Отредактируйте отрывок: перепишите его часть, начиная со слов «И помня недавнее, морозное, еще» и заканчивая словами «в который раз.», поставив «тропой знакомой» вместо «тропой угрюмой».

» Исходный отрывок
▽

Песенный Исаковский подбросил пищи для раздумий: попалась в книжном магазине его тоненькая брошюрка «О поэтическом мастерстве». Пристально изучаю. И то, как держать размер строки, как подыскивать полнозвучную рифму, как расслышать в себе мелодию, присущую твоему голосу, а больше – никому. И еще поэт говорит о «практическом» кругозоре, попросту – о трудовом опыте.
И помня недавнее, морозное, еще доучилищное – рыбацкие свои разведочные походы к урманным озерам в окрестностях Тобольска, складываю я в ночной подлунной тишине:
…Вот мы идем тропой угрюмой
Без рыбы вновь – в который раз.
Скрипит, тревожа наши думы,
Под броднями некрепкий наст.
Надежны шубы меховые,
Но мы мечтаем о тепле,
Где печь в углу, дрова сухие
И соль в тряпичке на столе.
И вот он – рай! Трещит осина.
Печурка балует чайком.
Уже давно без керосина
Ослеп фонарь под потолком.

△

» Пункты из источника данных
▽

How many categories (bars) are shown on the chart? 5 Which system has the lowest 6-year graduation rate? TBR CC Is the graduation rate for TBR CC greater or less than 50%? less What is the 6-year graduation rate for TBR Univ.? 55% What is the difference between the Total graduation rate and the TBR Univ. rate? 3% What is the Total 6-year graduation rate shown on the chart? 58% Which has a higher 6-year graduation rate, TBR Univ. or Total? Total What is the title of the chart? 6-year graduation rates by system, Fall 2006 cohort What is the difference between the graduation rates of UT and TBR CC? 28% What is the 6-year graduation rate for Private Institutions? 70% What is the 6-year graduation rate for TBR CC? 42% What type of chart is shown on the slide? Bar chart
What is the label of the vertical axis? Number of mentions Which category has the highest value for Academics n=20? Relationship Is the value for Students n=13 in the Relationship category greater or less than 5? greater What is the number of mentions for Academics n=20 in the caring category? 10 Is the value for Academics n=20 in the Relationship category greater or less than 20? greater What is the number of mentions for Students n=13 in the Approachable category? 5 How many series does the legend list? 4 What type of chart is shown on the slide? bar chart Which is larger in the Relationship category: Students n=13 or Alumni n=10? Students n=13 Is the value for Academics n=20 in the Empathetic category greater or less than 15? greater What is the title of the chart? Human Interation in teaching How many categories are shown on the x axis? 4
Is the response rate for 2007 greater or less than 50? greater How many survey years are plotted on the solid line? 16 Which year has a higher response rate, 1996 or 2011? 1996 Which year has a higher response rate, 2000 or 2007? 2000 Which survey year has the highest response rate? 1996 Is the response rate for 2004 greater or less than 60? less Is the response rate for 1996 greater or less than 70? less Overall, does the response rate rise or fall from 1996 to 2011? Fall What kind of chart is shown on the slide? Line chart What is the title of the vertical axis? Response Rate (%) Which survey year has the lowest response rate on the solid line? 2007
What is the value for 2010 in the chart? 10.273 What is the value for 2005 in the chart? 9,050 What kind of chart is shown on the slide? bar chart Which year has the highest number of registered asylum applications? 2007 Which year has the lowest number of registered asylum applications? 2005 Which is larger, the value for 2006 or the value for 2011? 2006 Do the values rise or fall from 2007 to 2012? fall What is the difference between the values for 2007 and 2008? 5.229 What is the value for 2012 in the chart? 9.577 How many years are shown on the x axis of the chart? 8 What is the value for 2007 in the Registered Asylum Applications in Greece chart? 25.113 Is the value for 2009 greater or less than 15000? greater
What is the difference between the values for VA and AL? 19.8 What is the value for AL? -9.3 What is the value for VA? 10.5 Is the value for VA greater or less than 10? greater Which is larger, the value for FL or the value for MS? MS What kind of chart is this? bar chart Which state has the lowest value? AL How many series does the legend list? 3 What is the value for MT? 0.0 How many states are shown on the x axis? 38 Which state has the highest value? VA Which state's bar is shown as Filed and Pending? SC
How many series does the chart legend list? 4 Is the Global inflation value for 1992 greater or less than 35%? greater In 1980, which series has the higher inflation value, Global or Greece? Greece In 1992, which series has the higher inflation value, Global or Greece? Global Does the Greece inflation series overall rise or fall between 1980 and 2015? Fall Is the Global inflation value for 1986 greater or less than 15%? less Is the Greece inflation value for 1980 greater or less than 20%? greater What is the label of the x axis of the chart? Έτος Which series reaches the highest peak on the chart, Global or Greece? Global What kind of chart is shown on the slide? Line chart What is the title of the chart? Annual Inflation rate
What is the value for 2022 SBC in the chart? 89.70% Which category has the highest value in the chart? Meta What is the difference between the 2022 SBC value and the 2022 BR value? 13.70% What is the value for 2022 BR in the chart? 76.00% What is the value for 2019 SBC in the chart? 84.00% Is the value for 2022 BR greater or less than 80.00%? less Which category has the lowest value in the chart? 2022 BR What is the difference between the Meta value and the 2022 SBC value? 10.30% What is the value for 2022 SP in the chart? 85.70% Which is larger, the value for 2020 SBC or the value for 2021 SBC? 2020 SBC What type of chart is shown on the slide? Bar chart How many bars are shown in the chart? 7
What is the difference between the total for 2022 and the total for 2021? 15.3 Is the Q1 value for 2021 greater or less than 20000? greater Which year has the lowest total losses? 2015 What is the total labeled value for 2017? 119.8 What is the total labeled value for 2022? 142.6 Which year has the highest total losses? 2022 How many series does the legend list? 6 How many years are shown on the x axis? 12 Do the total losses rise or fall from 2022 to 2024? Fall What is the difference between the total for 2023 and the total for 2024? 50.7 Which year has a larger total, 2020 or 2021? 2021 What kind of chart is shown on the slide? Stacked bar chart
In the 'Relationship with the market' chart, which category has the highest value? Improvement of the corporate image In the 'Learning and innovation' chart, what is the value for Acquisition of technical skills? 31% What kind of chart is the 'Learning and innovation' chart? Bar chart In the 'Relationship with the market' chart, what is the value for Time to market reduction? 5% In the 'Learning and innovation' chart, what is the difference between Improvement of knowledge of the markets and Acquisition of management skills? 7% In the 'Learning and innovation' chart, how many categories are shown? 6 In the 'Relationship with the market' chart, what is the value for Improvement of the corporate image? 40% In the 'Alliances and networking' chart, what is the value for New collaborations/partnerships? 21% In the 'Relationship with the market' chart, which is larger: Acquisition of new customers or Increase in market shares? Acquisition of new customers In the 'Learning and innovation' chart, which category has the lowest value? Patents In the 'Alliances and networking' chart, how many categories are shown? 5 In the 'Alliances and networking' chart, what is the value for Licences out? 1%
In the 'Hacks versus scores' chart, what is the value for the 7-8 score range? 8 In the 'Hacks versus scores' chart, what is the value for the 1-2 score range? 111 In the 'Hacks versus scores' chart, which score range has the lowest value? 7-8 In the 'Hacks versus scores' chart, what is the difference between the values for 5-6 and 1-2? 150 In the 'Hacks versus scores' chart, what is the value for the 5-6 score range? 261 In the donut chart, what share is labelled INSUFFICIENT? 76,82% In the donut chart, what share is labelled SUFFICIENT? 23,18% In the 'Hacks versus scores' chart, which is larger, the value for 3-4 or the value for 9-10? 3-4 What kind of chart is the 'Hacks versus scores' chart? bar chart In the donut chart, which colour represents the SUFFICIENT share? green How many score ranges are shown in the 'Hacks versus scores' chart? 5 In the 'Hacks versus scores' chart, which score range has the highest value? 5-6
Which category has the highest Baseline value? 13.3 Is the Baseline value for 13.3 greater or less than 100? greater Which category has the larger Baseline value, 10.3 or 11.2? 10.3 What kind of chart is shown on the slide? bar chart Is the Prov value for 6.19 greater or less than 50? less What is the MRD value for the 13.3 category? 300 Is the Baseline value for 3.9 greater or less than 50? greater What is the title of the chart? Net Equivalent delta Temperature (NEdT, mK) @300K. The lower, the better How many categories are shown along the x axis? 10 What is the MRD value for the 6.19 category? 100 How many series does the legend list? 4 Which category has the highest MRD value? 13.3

△

» Ответ
И помня недавнее, морозное, еще доучилищное – рыбацкие свои разведочные походы к урманным озерам в окрестностях Тобольска, складываю я в ночной подлунной тишине:
…Вот мы идем тропой знакомой
Без рыбы вновь – в который раз.